Andrei Manoliu1, Michael Ho1, Daniel Nanz1, Marco Piccirelli2, Evelyn Dappa1, Lukas Filli1, Andreas Boss1, Gustav Andreisek1, and Felix Pierre Kuhn1
1Institute for Diagnostic and Interventional Radiology, University Hospital Zurich, University of Zurich, Zurich, Switzerland, 2Department of Neuroradiology, University Hospital Zurich, University of Zurich, Zurich, Switzerland
Synopsis
We propose a new technique for ‘MR neurographic orthopantomograms' using
ultra-short echo-time imaging of bone and teeth with morphological and
functional neurography. Ten healthy volunteers were scanned at 3.0T. Bone
images were acquired using a ultra-short TE sequence. Morphological neurography
was performed using dedicated PSIF and SPACE STIR sequences. Functional neurography
was accomplished using readout-segmented EPI with simultaneous multi-slice
excitation. Image acquisition and post-processing were feasible in all
volunteers. All mandibular bones and nerves were assessable and considered
normal. Fiber tractography yielded physiological diffusion properties. The presented
technique allowed robust assessment of osseous and neuronal structures in a
single examination. Purpose
Panoramical radiographs or cone-beam computed tomography are used
for preoperative planning in orthodontics and for endo/peridontic procedures but
do not allow assessment of the mandibular nerve. MRI is suited for assessment
of neuronal integrity, but challenging when imaging cortical bone or the mandibular
nerve. Cortical bone yields almost no signal with standard MR sequences such as
fast spin- or gradient-echo imaging [1]. In contrast, ultra-short echo time image
acquisition generates detectable signals from osseous structures [2]. Concerning
morphological neurography of thin peripheral nerves, commonly used T2 weighted
(T2w) fat suppressed images [3] do not allow for confident distinction between
axons and accompanying vessels. However, 3D reversed fast imaging with steady
state free procession sequence (PSIF) suppresses the signal form surrounding
vessels [4], generating nerve-selective images. Regarding diffusion-weighted
imaging of the mandibular nerves, echo planar imaging (EPI) is limited due to
susceptibility artifacts in the oral cavity. Readout-segmented EPI (rs-EPI) is
less prone to artifacts [5] but requires longer scan durations. However, new
simultaneous multi-slice (SMS) acquisition technologies with blipped Controlled
Aliasing In Parallel Imaging (CAIPI) may allow scan durations adequate for clinical
routine [6]. The aim of this study was to propose a multiparametric approach
for “MR neurographic orthopantomograms” for gathering comprehensive information
about the mandible, teeth and nerves in a single examination.
Materials and Methods
IRB approved study. Ten asymptomatic
volunteers (7 women, age (mean±SD) 28.5±9.1 years)

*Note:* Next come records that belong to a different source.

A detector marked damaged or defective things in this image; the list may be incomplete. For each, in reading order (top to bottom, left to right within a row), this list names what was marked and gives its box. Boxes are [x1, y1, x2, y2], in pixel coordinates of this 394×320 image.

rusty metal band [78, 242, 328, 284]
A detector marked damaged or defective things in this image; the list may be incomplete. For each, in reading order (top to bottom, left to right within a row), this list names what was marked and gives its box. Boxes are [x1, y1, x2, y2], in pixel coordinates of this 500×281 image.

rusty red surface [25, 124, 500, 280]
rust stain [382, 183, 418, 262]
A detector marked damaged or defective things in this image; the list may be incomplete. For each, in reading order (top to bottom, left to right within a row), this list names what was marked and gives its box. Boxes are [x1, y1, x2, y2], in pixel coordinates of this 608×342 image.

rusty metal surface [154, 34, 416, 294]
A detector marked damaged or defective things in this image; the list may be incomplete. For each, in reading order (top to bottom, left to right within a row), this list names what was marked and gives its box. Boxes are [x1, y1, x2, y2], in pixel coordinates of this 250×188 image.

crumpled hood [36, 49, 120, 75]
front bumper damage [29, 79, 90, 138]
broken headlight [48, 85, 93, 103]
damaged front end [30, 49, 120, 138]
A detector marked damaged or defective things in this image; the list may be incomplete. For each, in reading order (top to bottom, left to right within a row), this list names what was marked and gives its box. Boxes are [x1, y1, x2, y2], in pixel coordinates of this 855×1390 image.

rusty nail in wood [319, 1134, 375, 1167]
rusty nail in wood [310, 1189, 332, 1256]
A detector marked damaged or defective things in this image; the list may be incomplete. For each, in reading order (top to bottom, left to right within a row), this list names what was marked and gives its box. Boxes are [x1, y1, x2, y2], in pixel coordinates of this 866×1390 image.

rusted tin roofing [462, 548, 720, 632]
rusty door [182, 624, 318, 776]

and 3 men (age 26.6±0.6 years) were imaged at 3.0 Tesla (Skyra, Siemens
Healthcare, Erlangen, Germany) using a 64-channel head coil.
Imaging protocol. For ultra-short TE bone imaging, a 3D-PETRA (Pointwise Encoding
Time reduction with Radial Acquisition) single-echo sequence (minimal TE,
0.07ms, see Fig.1) was
applied [7]. For morphological nerve imaging, a 3D-PSIF sequence with vascular
signal suppression was used. Additionally, a T2w SPACE (Sampling Perfection
with Application optimized Contrasts using different flip angle Evolution)
sequence with STIR (short tau inversion recovery) fat suppression was acquired.
For diffusion imaging of the mandibular nerve, a sequence based on rs-EPI with
simultaneous multi-slice excitation (SMS) was applied. Additional to the
conventional rs-EPI, sequences were applied with two- and three-fold (2/3xSMS)
slice acceleration for 8 volunteers. All diffusion sequences
were performed twice for SNR calculation.
Image analysis. Image analysis was performed on a syngo-via platform (Version VB10A, Neuro3D and Frontier cinematic rendering, Siemens
Healthcare) by two independent readers. For qualitative assessment, overall
image quality, delineation of the mandibular canal/nerve and artifact scores
were rated on a 4-point Likert-scale ranging from 1 (excellent) to 4 (non-diagnostic).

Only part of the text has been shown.